Sulit untuk memberi jawaban dan kesimpulan, bahwa KMP sedang berusaha membangun oposisi kuat untuk mengontrol kebijakan-kebijakan yang akan dikeluarkan oleh Pemerintahan Jokowi-JK. Di samping model oposisi tidak dikenal dalam sistem pemerintahan presidensial sebagaimana dijelaskan dalam konstitusi, praktik-praktik berpolitik KMP pun lebih terlihat pada kepentingan berbagi kekuasaan.
Buramnya idelogi politik dan orientasi kepentingan/kekuasaan KMP menjadi indikasi awal untuk mencurigai bahwa KMP berpotensi menjadikan pemerintahan Jokowi-JK menjadi stagnan dan tampak bodoh, dan ini adalah ancaman serius terhadap keberlangsungan demokrasi dan penguatan politik sipil. Alih-alih kita bisa berharap kepada KMP untuk menjadi kontrol efektif terhadap kekuasaan, yang ada justeru kekhawatiran KMP menjadi teror politik.
Oposisi dan Teror Politik
Oposisi, kata itu berasal dari bahasa Latin opponere, yang berarti menentang, menolak, melawan. Nilai konsep, bentuk, cara, dan alat oposisi itu bervariasi. Nilainya antara kepentingan bersama sampai pada kepentingan pribadi atau kelompok.
Oposisi di alam demokrasi adalah keniscayaan sejarah, karena pasti akan ada kebaikan dan kejahatan dalam praktik bernegara dan berbangsa. Prinsip mengontrol dominasi kekuasaan ini akan selalu relevan dengan zaman. Prinsip ini akan dapat disuarakan dan terus diperjuangkan selama sebuah bangsa memiliki masyarakat yang kuat (civil society untuk melawan hegemoni Negara sehingga memberikan harapan terhadap prospek demokratisasi.
Sedangkan kata teror pertama kali dikenal pada zaman Revolusi Prancis. Di akhir abad ke-19, awal abad ke-20 dan menjelang Perang Dunia kedua (PD-II), terorisme menjadi teknik perjuangan revolusi. T.P.Thornton dalam Terror as a Weapon of Political Agitation (1964) mendefinisikan penggunaan teror sebagai tindakan simbolis yang dirancang untuk mempengaruhi kebijakan dan tingkah laku politik dengan cara-cara ekstra normal, khususnya dengan penggunaan kekerasan dan ancaman kekerasan. Terorisme dapat dibedakan menjadi dua katagori, yaitu enforcement terror yang dijalankan penguasa untuk menindas tantangan terhadap kekuasaan mereka, dan agitational terror, yakni teror yang dilakukan menggangu tatanan yang mapan untuk kemudian menguasai tatanan politik tertentu.
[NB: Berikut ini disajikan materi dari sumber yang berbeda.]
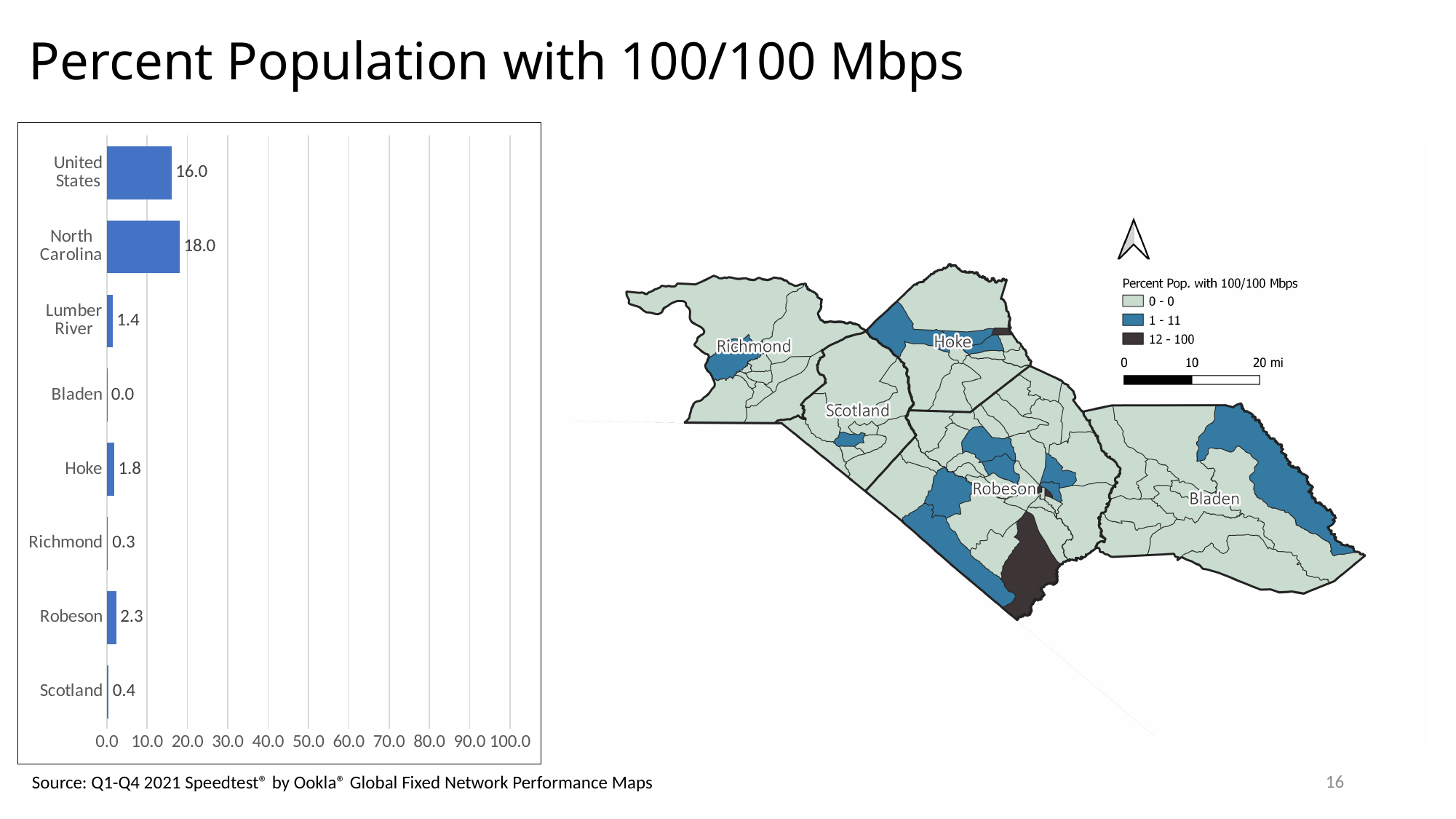
What is the value for Lumber River in the bar chart? 1.4 What is the value for the United States in the bar chart? 16.0 How many categories are shown in the bar chart? 8 In the bar chart, which is larger, the value for Hoke or the value for Richmond? Hoke What kind of chart is shown on the left of the slide? Bar chart What is the value for Robeson in the bar chart? 2.3 Which category has the highest value in the bar chart? North Carolina What is the maximum value shown on the x axis of the bar chart? 100.0 Is the value for North Carolina in the bar chart greater or less than 10.0? greater What is the value for North Carolina in the bar chart? 18.0 Which category has the lowest value in the bar chart? Bladen What is the difference between the North Carolina and United States values in the bar chart? 2.0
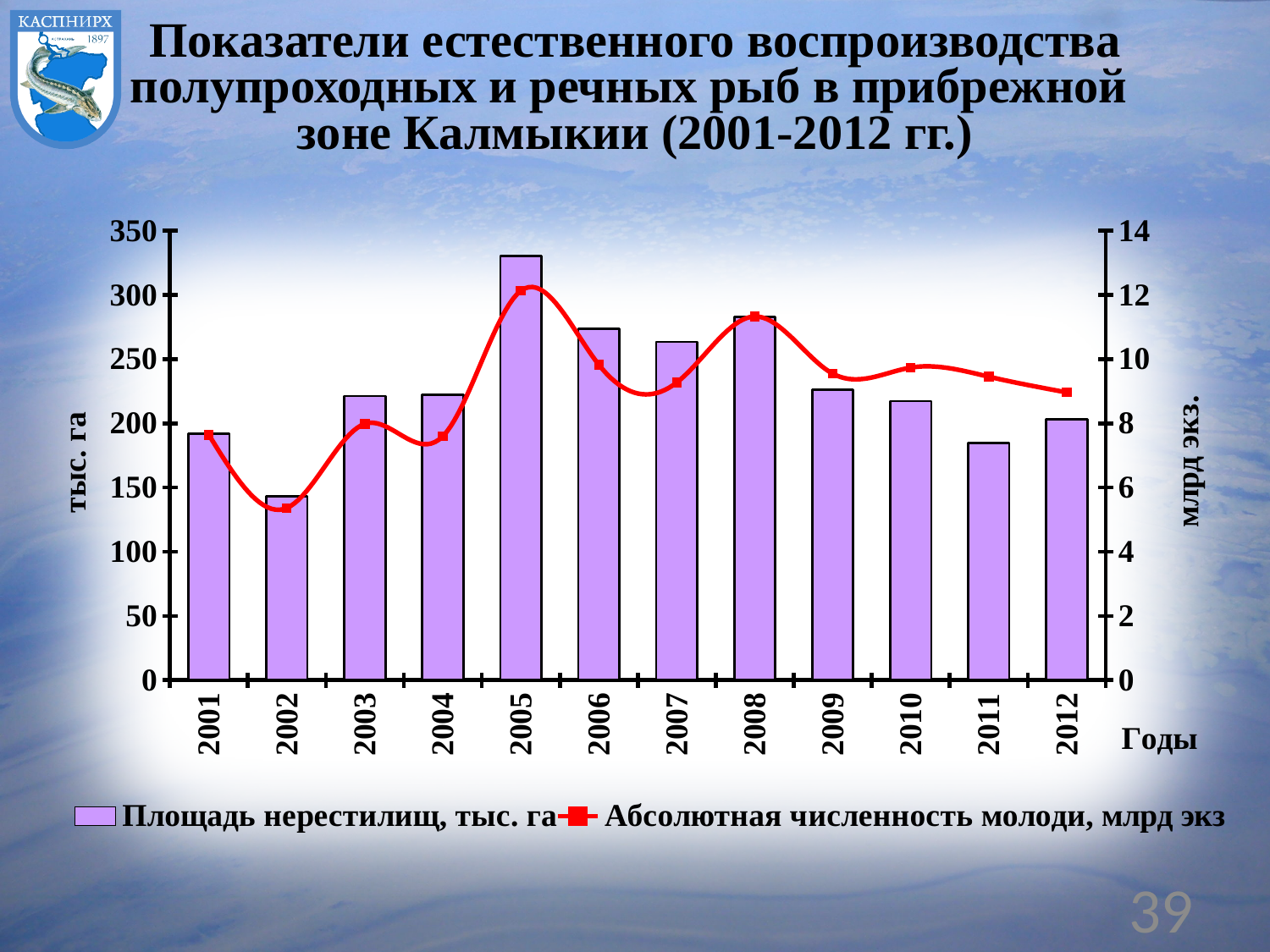
In which year does the line 'Абсолютная численность молоди, млрд экз' reach its highest point? 2005 In which year is the bar for 'Площадь нерестилищ, тыс. га' the highest? 2005 What is the label of the right-hand vertical axis of the chart? млрд экз. Is the bar value for 'Площадь нерестилищ' in 2005 greater or less than 300? greater Which year has the larger bar for 'Площадь нерестилищ': 2008 or 2011? 2008 How many years are shown along the x axis of the chart? 12 What kind of chart is shown on the slide? A combined bar and line chart How many series does the chart's legend list? 2 In which year is the bar for 'Площадь нерестилищ, тыс. га' the lowest? 2002 Is the bar value for 'Площадь нерестилищ' in 2002 greater or less than 150? less In which year does the line 'Абсолютная численность молоди, млрд экз' reach its lowest point? 2002 Is the value of 'Абсолютная численность молоди' in 2008 greater or less than 10? greater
Kontekstualisasi kata oposisi dan teror dalam politik Indonesia saat ini, menjadi penting untuk menguji KMP yang secara beruntun telah memenangkan “voting” di parlemen, mulai UU MD3, UU Pilkada, pemilihan pimpinan DPR, pemilihan pimpinan MPR, dan bisa saja akan memenangkan seluruh permainan dan pertandingan yang akan di gelar berikutnya.
Oposisi yang sejatinya adalah untuk mengontrol dominasi kekuasaan dan diorientasikan sebesar-besarnya untuk kepentingan rakyat, menjadi salah satu alat ukur efektif, apakah deretan-deretan kemenangan KMP yang secara beruntun itu layak untuk dikategorikan sebagai oposisi atau justru merupakan tindakan simbolis yang dirancang untuk mempengaruhi dan membuat kebijakan yang bermuara pada terpangkasnya hak-hak politik rakyat, dan menjadi tindakan politik yang berbau teror?